A Witness When the Berlin Wall Came Down

Professor Hope M. Harrison, who was in the city during the fall of the Berlin Wall in 1989, now studies the way it is remembered.

November 18, 2019

GW Professor Hope Harrison, then a graduate student, visited the Berlin Wall at the time of its historic fall.

GW Professor Hope Harrison, then a graduate student, visited the Berlin Wall at the time of its historic fall. (Courtesy Hope M. Harrison)

By Ruth Steinhardt

Hope M. Harrison was a graduate student writing her doctoral thesis on the building of the Berlin Wall when the city of West Berlin invited her and other young scholars to visit in November 1989. But on her connecting flight from Frankfurt to West Berlin, she saw her fellow passengers reading headlines that would change the course of her scholarship—and of history.

“I looked around and saw everyone reading newspapers with banner headlines that said, ‘Die Mauer ist offen,’ or ‘The Wall is open,’” said Dr. Harrison, now an associate professor of history and international affairs at the George Washington University. “I wondered, ‘Is my German not as good as I think it is? What is going on?’”

Then the intercom clicked, and the pilot made an announcement.

“Ladies and gentlemen: In case you haven’t heard, the Berlin Wall fell last night, and we are flying into history!”

Thirty years later, Dr. Harrison is a prolific scholar of the wall and its legacy. Her latest book, “After the Berlin Wall: Memory and the Making of the New Germany, 1989 to the Present,” published by Cambridge University Press, examines the ways Germany has grappled with the history and legacy of the Berlin Wall since its destruction.

“Germany is always careful to say that it doesn’t presume to serve as a model for others,” she said, while noting that Germany has confronted and atoned for the atrocities of the Holocaust in a comprehensive way. “But there’s no question that it is a model for how a country really forthrightly confronts the difficult parts of its past.”

In the chaotic days immediately after the fall of the Berlin Wall, thousands and then millions of East German citizens flooded into the city. Dr. Harrison watched in awe as a bulldozer removed a section of the wall at Potsdamer Platz, opening a path for East Germans to drive or walk through.

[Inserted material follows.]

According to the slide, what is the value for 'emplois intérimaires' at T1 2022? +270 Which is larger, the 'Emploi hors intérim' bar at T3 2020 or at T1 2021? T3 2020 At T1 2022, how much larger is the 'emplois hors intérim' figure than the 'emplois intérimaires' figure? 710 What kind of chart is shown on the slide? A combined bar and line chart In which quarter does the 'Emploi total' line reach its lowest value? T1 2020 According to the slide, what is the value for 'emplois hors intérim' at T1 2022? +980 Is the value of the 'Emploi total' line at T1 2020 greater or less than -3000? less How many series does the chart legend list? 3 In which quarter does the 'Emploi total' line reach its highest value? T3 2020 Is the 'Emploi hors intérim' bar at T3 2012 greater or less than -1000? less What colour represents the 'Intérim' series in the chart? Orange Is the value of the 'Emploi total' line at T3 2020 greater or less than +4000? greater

West Germans showered the new arrivals with hugs, flowers, money and sparkling wine. Grocery trucks camped at breaks in the wall, distributing free bananas and coffee—neither of which was easy to come by in East Berlin.

“Everyone was cheering and/or crying tears of joy,” Dr. Harrison said.

Given the generally elated atmosphere, it was perhaps unsurprising that East Germans voted overwhelmingly, in 1990, to fast-track reunification with their Western counterparts. But the legacy of that reunification has become fraught in the intervening decades. Some surveys suggest that the majority of East Germans now believe the process was a failure.

“Germans and others at the time didn’t realize what a complicated transition it was going to be from communism to democracy and capitalism, and that was and is true in other former communist  states as well,” Dr. Harrison said. “There are ways in which the East still lags behind, psychological divisions between East and West Germans, and some East Germans feel they are second class citizens.”

Public narrative related to the history of the Berlin Wall has been affected by what Dr. Harrison calls “memory activists”—the politicians, scholars, activists and others who helped shape public memory of the Berlin Wall. That includes clergy, artists, and the families of those who lost their lives in the “death strip” and at other points along the border. And, perhaps unexpectedly, it includes those who enforced the violence there.

“Thirty years after the fall of the wall, Germans are still grappling with the traumatic effect it had on individuals and society as a whole, and that includes many of the young East German border soldiers who served there,” said Dr. Harrison, who interviewed some of those guards for her book. “Some of them have testified to essentially still being traumatized by their experience serving at the border, whether they tried to apprehend someone, or if they shot someone, or actually killed someone. This remains, for some of them, a really difficult history.”

Directly confronting atrocity and listening to a variety of voices is part of creating a more just society, Dr. Harrison said. She cited the National Memorial for Peace and Justice, which memorializes victims of American lynching, as a U.S. equivalent.

“How a country looks at its past is intimately connected to how that country and its citizens are thinking about themselves now,” Dr. Harrison said. “We try to define our history based on who we want to be now and in the future.”

She still remembers the excitement of those days in 1989, even as she feels the distance between that and the current political atmosphere.

“It’s strange to look back at it now, when so many walls are going up,” Dr. Harrison said. “As a historian I feel that there are big pendulum shifts in history, and in 1989 the pendulum was swinging toward democracy. Many  thought, ‘This is it! Everything’s going to be great and peaceful!’ And now, 30 years later, the pendulum is swinging the other way in many places. It’s like looking back at another time—what feels like a happier time, and certainly a more open time.”